In 1978 Phyllis considered running for the Senate seat held by Illinois Republican Charles Percy, but decided against it. If she moved to Washington, she says, "Fred would think I didn't need him anymore." But her husband backed her unsuccessful efforts to win a seat in Congress in 1952 and 1970. He also supplied her 1970 campaign theme, "A woman's place is in the House"—a slogan, ironically, that New York feminist Bella Abzug used for her own victorious congressional race the same year. Fred confesses that he "wasn't all that enthusiastic about Phyllis running. When she lost, I didn't go into mourning."
Predictably, Fred and Phyllis are conservative parents. Since their children legally did not have to be in school until age 6, she taught her four sons and two daughters—they range from 16 to 30—to read at home rather than send them to kindergarten and first grade. "Preschool and kindergarten are just places to pick up germs," she says. As for criticism that she's been an absentee mother, Phyllis retorts: "I enjoyed taking care of my children. Now that I see the results, I'm convinced I did it the right way." The Schlafly children—all academic achievers—don't criticize their parents' politics or strict mores. But when Phyllis boasted to a reporter recently that "I don't know what stress is," one of her daughters couldn't resist adding: "Mother! You live from one desperate moment to the next.

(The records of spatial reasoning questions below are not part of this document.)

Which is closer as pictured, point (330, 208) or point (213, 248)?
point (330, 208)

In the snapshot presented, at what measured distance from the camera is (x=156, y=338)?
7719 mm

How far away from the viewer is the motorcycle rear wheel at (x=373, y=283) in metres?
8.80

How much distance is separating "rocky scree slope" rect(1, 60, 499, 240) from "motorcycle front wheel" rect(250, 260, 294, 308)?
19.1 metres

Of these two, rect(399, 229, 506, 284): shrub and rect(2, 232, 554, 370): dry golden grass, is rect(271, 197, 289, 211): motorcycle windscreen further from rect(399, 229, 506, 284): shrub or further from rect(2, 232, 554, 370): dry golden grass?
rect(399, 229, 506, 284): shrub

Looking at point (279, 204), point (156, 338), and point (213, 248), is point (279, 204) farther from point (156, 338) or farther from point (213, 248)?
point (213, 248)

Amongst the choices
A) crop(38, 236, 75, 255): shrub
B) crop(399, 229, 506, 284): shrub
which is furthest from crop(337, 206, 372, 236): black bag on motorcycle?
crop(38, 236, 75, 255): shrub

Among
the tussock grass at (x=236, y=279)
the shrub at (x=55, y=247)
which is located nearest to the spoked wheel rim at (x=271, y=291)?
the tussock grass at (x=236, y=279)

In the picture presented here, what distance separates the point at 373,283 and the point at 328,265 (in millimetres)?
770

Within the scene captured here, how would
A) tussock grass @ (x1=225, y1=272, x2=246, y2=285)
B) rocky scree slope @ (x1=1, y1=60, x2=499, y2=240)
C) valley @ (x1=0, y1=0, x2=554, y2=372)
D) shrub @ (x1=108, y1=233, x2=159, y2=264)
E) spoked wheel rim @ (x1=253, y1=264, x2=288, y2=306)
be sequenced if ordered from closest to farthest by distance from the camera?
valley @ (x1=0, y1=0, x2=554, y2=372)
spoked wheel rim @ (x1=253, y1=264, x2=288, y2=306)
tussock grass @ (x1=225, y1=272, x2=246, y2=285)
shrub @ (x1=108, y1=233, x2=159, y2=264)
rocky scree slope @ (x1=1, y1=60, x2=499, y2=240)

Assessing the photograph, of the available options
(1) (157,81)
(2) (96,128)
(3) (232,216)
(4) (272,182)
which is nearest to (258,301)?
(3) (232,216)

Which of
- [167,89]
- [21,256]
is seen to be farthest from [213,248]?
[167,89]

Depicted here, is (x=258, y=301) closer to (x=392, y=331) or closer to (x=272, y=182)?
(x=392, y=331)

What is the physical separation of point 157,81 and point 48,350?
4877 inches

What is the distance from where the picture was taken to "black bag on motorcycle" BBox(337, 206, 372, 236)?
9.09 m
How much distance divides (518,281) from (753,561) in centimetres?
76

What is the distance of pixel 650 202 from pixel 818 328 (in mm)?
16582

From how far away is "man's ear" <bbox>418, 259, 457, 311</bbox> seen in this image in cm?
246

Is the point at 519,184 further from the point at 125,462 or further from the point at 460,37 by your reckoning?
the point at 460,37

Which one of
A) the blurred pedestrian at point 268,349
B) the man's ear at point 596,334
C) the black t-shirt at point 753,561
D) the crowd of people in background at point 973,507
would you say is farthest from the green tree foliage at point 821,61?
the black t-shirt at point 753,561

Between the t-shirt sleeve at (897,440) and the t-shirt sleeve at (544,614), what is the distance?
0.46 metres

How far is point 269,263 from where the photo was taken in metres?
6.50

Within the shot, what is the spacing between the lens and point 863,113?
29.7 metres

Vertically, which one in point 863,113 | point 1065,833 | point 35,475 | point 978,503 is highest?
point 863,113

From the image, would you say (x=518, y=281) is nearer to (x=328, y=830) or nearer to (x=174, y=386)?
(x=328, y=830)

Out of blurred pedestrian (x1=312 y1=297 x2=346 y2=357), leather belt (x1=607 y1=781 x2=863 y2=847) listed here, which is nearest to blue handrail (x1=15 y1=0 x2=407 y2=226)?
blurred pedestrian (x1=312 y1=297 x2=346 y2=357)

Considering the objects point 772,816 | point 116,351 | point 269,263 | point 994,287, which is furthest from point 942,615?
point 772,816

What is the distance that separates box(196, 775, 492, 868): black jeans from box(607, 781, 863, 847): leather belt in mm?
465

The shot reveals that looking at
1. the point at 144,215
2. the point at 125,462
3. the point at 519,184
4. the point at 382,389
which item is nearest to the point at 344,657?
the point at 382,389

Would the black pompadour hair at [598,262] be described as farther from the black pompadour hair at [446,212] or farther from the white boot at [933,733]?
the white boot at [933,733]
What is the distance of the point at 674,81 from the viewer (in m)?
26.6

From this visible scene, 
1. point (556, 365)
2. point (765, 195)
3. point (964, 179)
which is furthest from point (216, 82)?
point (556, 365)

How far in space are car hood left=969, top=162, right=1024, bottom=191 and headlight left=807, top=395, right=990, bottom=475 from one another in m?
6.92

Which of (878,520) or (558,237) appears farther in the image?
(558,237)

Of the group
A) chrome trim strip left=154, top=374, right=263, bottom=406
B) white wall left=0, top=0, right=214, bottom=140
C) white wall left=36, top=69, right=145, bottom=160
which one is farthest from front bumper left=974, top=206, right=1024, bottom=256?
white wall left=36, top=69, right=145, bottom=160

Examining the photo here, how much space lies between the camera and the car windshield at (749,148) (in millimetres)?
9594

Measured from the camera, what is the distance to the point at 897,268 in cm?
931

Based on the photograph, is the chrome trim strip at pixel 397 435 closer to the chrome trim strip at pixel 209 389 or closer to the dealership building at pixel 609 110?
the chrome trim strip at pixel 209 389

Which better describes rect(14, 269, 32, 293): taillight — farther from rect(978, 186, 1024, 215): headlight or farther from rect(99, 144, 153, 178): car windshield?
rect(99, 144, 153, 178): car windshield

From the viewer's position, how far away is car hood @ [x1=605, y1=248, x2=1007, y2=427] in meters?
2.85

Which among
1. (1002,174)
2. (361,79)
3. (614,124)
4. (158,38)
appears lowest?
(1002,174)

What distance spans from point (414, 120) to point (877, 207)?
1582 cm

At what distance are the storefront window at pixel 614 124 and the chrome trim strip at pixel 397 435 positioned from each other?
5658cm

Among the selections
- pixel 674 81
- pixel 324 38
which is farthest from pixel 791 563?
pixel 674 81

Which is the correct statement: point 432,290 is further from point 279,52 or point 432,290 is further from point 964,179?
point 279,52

It gives me an ulcer just to watch you."
Phyllis says that she and her husband "encourage our children to do their own thing—of course, it has to be morally right." Fred concurs: "I don't like this modern trend of living together. I'm amazed that the Reagans are so tolerant with their children. I'd handle it by saying, 'All funds are cut off until you straighten up.' "
Phyllis' Washington ambitions seem to go beyond her anti-ERA lobby. For a while, she says, she "toyed with the idea of letting people recommend me for Secretary of Defense," but there was apparently no enthusiasm for the idea in the Reagan camp. During the two or more days and nights each week that Phyllis is away furthering her causes, Fred stays at their rambling 12-room home in Alton, Ill., just across the Mississippi River from St. Louis. A housekeeper tends to his needs. Though a Michigan organization once dubbed him the Underdog of the Year for his unfailing devotion to his peripatetic spouse, Phyllis regularly opens her speeches, "I want to thank my husband Fred for letting me come here." Why? "Well," she smiles, "it's true, and it irritates the women's libbers more than anything."